IBM has opened a football field-size data center in North Carolina it says will rely heavily on outside air for cooling as it turns up the heat inside, gradually.
This new data center, about 60,000 square-feet in the Research Triangle Park N.C., incorporates IBM's latest approaches to energy. It includes thousands of sensors that dynamically monitor temperature, humidity, air flow and circuits all of which is integrated into the building's management and IT systems. The data center will be supporting cloud platforms.
“What we tried to do here is have a data center that is more instrumented, interconnected and intelligent than anything we have done before,” said Joe Dzaluk, IBM's vice president of infrastructure and resource management at the Global Technology Services division. The data center will use about 6 MWs of power initially, but is designed to be expanded to 100,000 square feet and 15 MWs.
Among the things the company is doing to reduce energy usage is to adopt latest environmental recommendations by the American Society of Heating, Refrigerating and Air-Conditioning Engineers, which allow the temperature for data center equipment from the old recommendation of 77 degrees Fahrenheit to 80.6, reflecting improvements in equipment design.
The maximum temperature involves certain moisture ranges as well. IBM will start at 75 degrees and inch its way up over time, in part because the data center will have some non-IBM equipment running in it.

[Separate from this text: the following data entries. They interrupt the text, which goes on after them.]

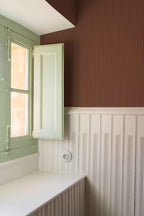 Fermín wallpaper by Coordonné in Brown, styled room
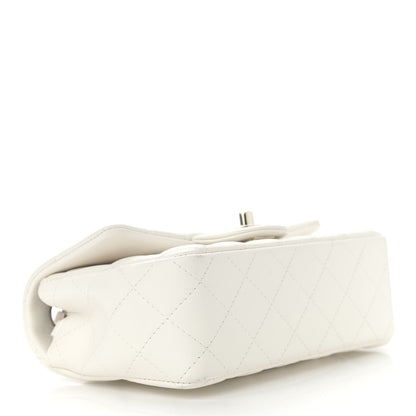 Chanel Lambskin Quilted Mini Rectangular Flap White 4 of 11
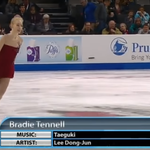 이번 올림픽에 태극기 휘날리며 <b>ost</b> 들고 평창오는 미국 피겨선수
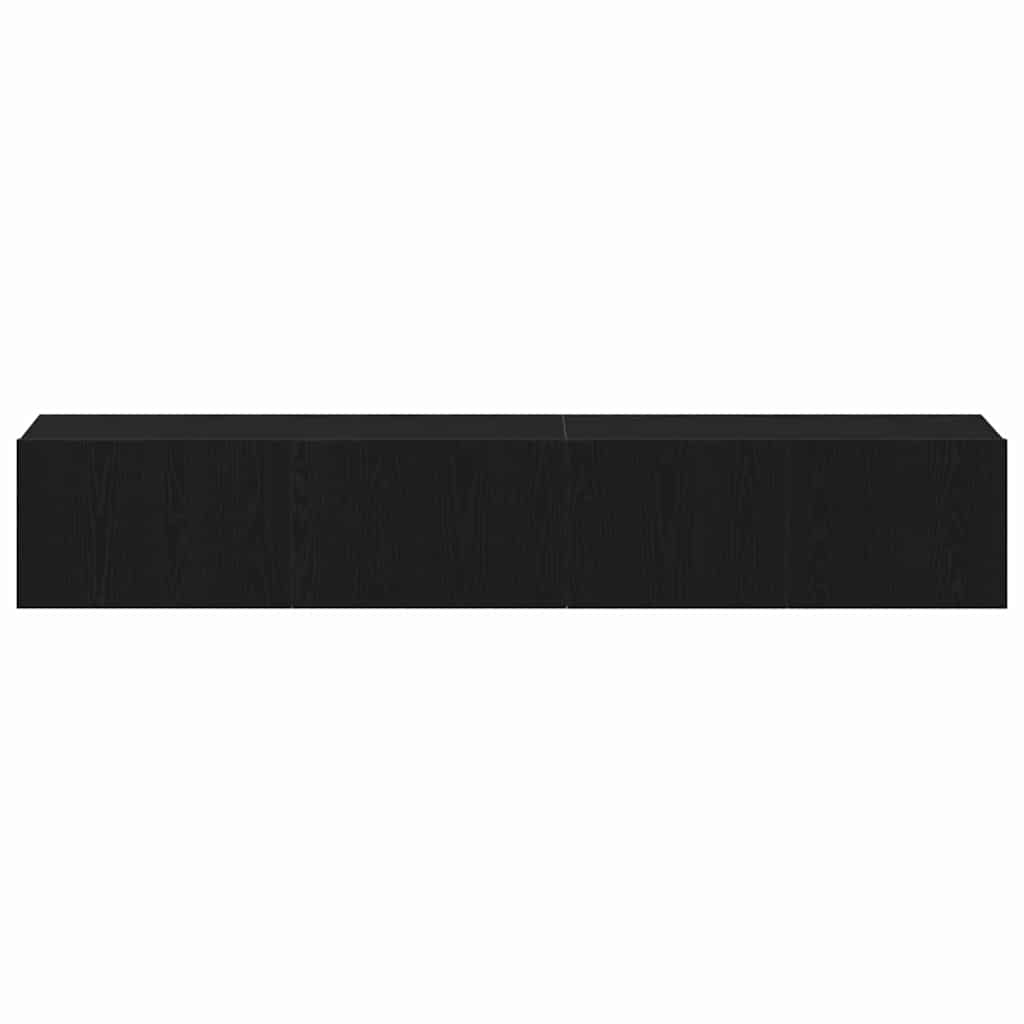 TV-Möbel-Set 2 pcs Schwarz Eichen-Optik 100 x 30 x 30 cm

The data center will also use outside air to cool radiators and chill water, and the company believes it will be able to take advantage of outside temperatures for cooling more for more than half the year.
Dzaluk said that once measurements are taken he expects the data center will be among the most efficient in the world, with a Power Usage Effectiveness (PUE) ratio of about 1.2 to 1.3. Facebook Inc. recently announced a new data center in Prineville, Ore., that it says it expects a PUE ratio of 1.15.
PUE is the ratio of total facility power, including everything from the cooling systems, UPS, and lighting, to IT equipment power, the load associated with all IT equipment, and the servers and storage.
The PUE rating isn't perfect. David Cappuccio, chief of research, infrastructure at Gartner, said PUE rating doesn't tell you how efficiently someone is running their equipment.
Nonetheless, the U.S. Environmental Protection Agency to be moved up on a method for data center managers to compare their efficiency against industry standards. The EPA has been gathering data from more than 100 companies to develop a benchmarking standard, along the lines of its Energy Star, that may use the PUE or a close relative to assess the power efficiency of a data center. It may be released in April.
Cappuccio said he expects that the EPA standard will increase pressure on data center managers who will likely be asked to explain how they compare with that federal recommendation. That may drive more data center construction business, he said.0
The big vendors, such as IBM, Hewlett-Packard and most recently Dell with its acquisition of Perot System last fall, have been adding capability to meet the data center needs of their clients.
Cappuccio said data center consulting is a line of services that could help could help these companies across their other lines. “If I contracted IBM to help me build a data center and they did a good job, the likelihood that I would use IBM services for something else is pretty high,” he said.